Performance

Melange is designed for high-performance permission checking at scale. This page explains the performance characteristics you can expect and how to optimize your setup.

Performance Overview

Melange achieves sub-millisecond permission checks through:

Specialized SQL functions: Purpose-built functions generated for each relation
Precomputed closures: Role hierarchies resolved at migration time, not runtime
Index utilization: Generated SQL optimized for efficient index scans
In-database execution: No network round-trips for authorization

Pattern Complexity Benchmarks

All benchmarks run on Apple M2 Pro with PostgreSQL 16. These results show performance across different authorization patterns from the OpenFGA compatibility test suite.

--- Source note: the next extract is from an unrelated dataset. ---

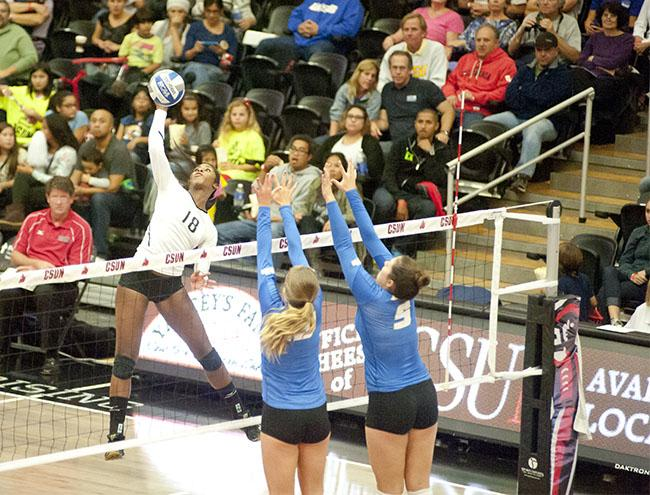 Matadors Danetta Boykin strikes a kill against two UC Santa Barbara Gauchos defenders on Friday, Nov. 14. in Northridge, Calif. Photo Credit: David J. Hawkins/ The Sundial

Performance by Pattern Type

Pattern	Check	ListObjects	ListUsers
Direct assignment (`[user]`)	~155 µs	~165 µs	~155 µs
Computed userset (`viewer: owner`)	~160 µs	~165 µs	~160 µs
Union (`[user] or owner`)	~155 µs	~165 µs	~155 µs
Tuple-to-userset (`viewer from parent`)	~170 µs	~180 µs	~160 µs
Exclusion (`writer but not blocked`)	~170 µs	~180 µs	~170 µs
Intersection (`writer and editor`)	~170 µs	~205 µs	~250 µs
Wildcards (`[user:*]`)	~155 µs	~160 µs	~155 µs
Userset references (`[group#member]`)	~170 µs	~320 µs	~180 µs

Complex Pattern Performance

More complex patterns combining multiple features:

Pattern	Check	ListObjects	ListUsers
TTU + computed userset	~175 µs	~190 µs	~170 µs
TTU + TTU (nested)	~200 µs	~190 µs	~190 µs
Three-prong relation	~230 µs	~475 µs	~330 µs
Computed user indirect ref	~190 µs	~270 µs	~230 µs
Nested TTU with intersection	~210 µs	~240 µs	~265 µs
Nested TTU with exclusion	~200 µs	~210 µs	~275 µs

Expensive Operations

Some patterns have significantly higher latency:

Pattern	Check	ListObjects	ListUsers	Notes
Contextual tuples	-	~3.2 ms	~3.1 ms	Temporary table overhead
Wildcard expansion (worst case)	~850 µs	~9.2 ms	~21 ms	Full enumeration required
Deep intersection chains	~175 µs	~450 µs	~500 µs	Multiple path evaluation

Validation Performance

Invalid requests are rejected immediately without database queries:

Validation	Latency
Invalid relation	~25 ns
Invalid type	~30 ns
Invalid user format	~30 ns
Invalid contextual tuple	~25 ns

Scale Benchmarks

These benchmarks test performance at different tuple volumes using a GitHub-like authorization model.

Test Schema

The scale benchmarks use a model with organizations, repositories, and pull requests:

type organization
  relations
    define owner: [user]
    define admin: [user] or owner
    define member: [user] or admin
    define can_read: member

type repository
  relations
    define org: [organization]
    define reader: [user] or can_read from org
    define writer: [user] or reader
    define can_read: reader
    define can_write: writer
    define can_review: can_read but not author

type pull_request
  relations
    define repo: [repository]
    define author: [user]
    define can_read: can_read from repo
    define can_review: can_read from repo but not author

Test Data Configuration

Scale	Users	Orgs	Repos/Org	Members/Org	PRs/Repo	Total Repos	Total PRs	~Tuples
1K	100	5	10	20	10	50	500	1,150
10K	500	10	50	50	20	500	10,000	21,000
100K	2,000	20	100	100	50	2,000	100,000	204,000
1M	10,000	50	200	200	100	10,000	1,000,000	2,020,000

Tuples include: org memberships, repo→org relationships, PR→repo relationships, and PR→author relationships.

Check Operations

Check operations execute specialized SQL functions and scale with O(1) constant time regardless of tuple count:

Operation	Description	1K	10K	100K	1M	Scaling
Direct Membership	`user` → `can_read` → `organization` (direct tuple lookup)	~246 µs	~196 µs	~210 µs	~202 µs	O(1)
Inherited Permission	`user` → `can_read` → `repository` (via org membership)	~319 µs	~318 µs	~309 µs	~307 µs	O(1)
Exclusion Pattern	`user` → `can_review` → `pull_request` (reader but not author)	~391 µs	~388 µs	~393 µs	~392 µs	O(1)
Denied Permission	Non-member user checking org access (expected: denied)	~193 µs	~208 µs	~235 µs	~210 µs	O(1)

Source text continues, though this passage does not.